### Extracted information
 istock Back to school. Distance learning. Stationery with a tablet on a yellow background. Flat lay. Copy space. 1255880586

...

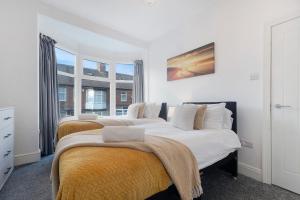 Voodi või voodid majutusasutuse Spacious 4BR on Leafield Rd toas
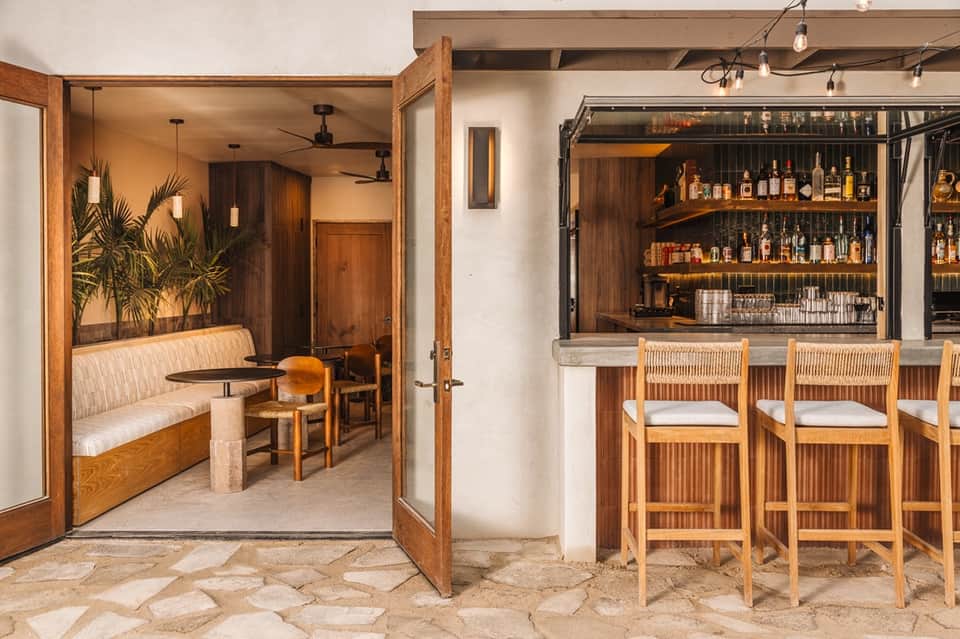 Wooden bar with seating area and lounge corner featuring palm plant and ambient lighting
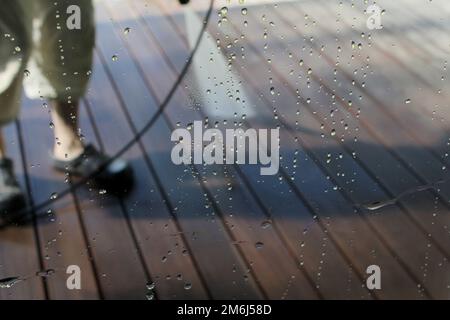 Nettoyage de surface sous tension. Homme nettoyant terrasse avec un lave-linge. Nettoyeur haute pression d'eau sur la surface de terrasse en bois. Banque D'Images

### Directions
Start at the line above containing "Voodi või voodid" and stop at the line containing "Nettoyage de surface": print those lines and everything between them exactly, but not the pictures.

### Task result
 Voodi või voodid majutusasutuse Spacious 4BR on Leafield Rd toas
 Wooden bar with seating area and lounge corner featuring palm plant and ambient lighting
 Nettoyage de surface sous tension. Homme nettoyant terrasse avec un lave-linge. Nettoyeur haute pression d'eau sur la surface de terrasse en bois. Banque D'Images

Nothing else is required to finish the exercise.